$500 million can't buy many jobs thees days. with all the cash the doe piled on them and the government contracts they still going under.
http://finance.fortune.cnn.com/2011/08/ ... &hpt=hp_t2
Solar panel maker Solyndra today said that it will file for Chapter 11 bankruptcy protection, after failing to successfully compete against lower-cost Chinese manufacturers. It is one of largest failures ever suffered by venture capitalists, and a major black eye for a U.S. Department of Energy that loaned the company more than $500 million.
The company has not yet filed its bankruptcy papers, but did say in a press release that it plans to evaluate options that could include a sale of its business and licensing of its technology. It also said that 1,100 full-time and part-time employees will be laid off, effective immediately.
Since being founded in 2005 to build solar panels for commercial rooftops, Solyndra had raised nearly $1 billion in private equity financing. The biggest backer was the George Kaiser Family Foundation, which was listed as holding more than a 35% equity stake when Solyndra filed for a $300 million IPO in late 2009 (it would later cancel the offering, due to "adverse market conditions). Other significant shareholders included Madrone Partners, a VC firm affiliated with Wal-Mart's Walton family, with an 11% stake, U.S. Venture Partners (10.19%), RockPort Capital Partners (7.5%), CMEA Ventures (6.81%) and Redpoint Ventures (5.94%).

● **EXCERPTED DATA**:
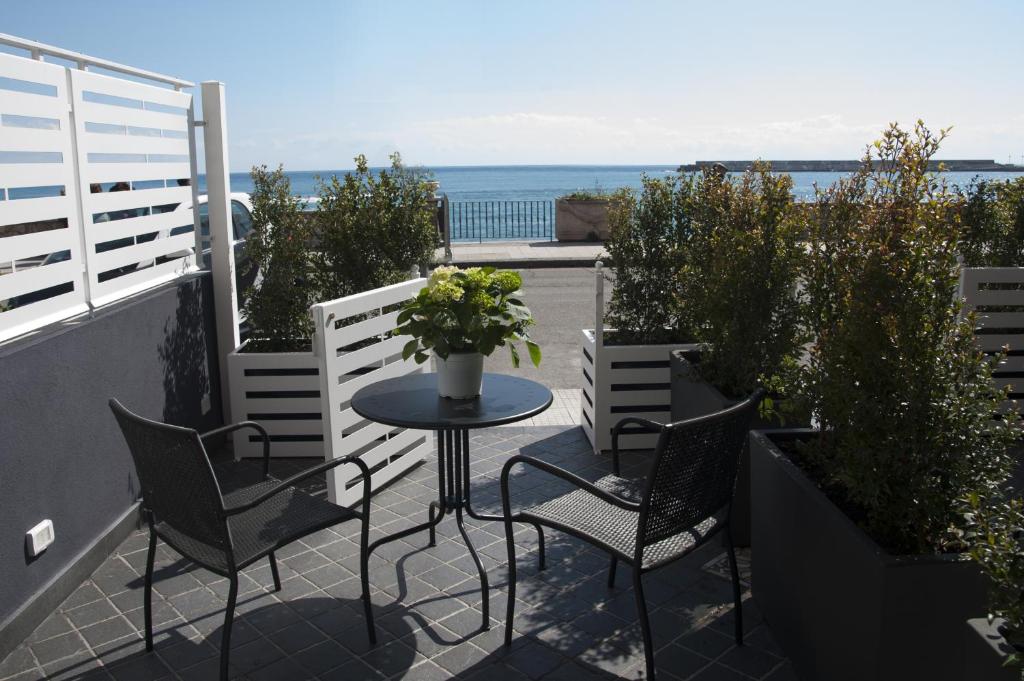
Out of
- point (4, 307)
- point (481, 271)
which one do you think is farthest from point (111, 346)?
point (481, 271)

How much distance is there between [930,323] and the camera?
2514 millimetres

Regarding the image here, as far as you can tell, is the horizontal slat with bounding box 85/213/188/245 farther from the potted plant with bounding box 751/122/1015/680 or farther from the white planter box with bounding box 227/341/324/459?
the potted plant with bounding box 751/122/1015/680

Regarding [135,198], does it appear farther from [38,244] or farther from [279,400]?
[279,400]

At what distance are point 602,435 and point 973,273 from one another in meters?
2.69

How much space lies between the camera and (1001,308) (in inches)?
223

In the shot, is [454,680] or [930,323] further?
[454,680]

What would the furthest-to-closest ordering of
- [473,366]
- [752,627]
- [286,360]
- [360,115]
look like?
[360,115] → [286,360] → [473,366] → [752,627]

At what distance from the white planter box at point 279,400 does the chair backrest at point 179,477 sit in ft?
7.10

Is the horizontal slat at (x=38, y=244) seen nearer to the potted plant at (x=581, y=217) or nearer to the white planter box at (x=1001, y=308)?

● **ASSIGNMENT 1**: According to the text about Solyndra, how many employees will be laid off?
● **ASSIGNMENT 2**: Carry on the text about Solyndra, starting after its last sentence.
The records come from a separate source, not from the text about Solyndra.

● **EXERCISE ANSWER 1**: 1,100 full-time and part-time employees.

● **EXERCISE ANSWER 2**:
Some of those positions were subsequently diluted, when a new debt financing this past spring reportedly converted certain existing shares from preferred into common.
Solyndra's $535 million loan guarantee was made in 2009 by the Department of Energy, and has since come under scrutiny by House Republicans who have suggested that not enough due diligence was conducted. DoE already is pushing back against the meme today, with a blog post that argues the company was felled, in part, by slashed European subsidies for solar cells (an argument Solyndra CEO Brian Harrison also makes in the company's press release).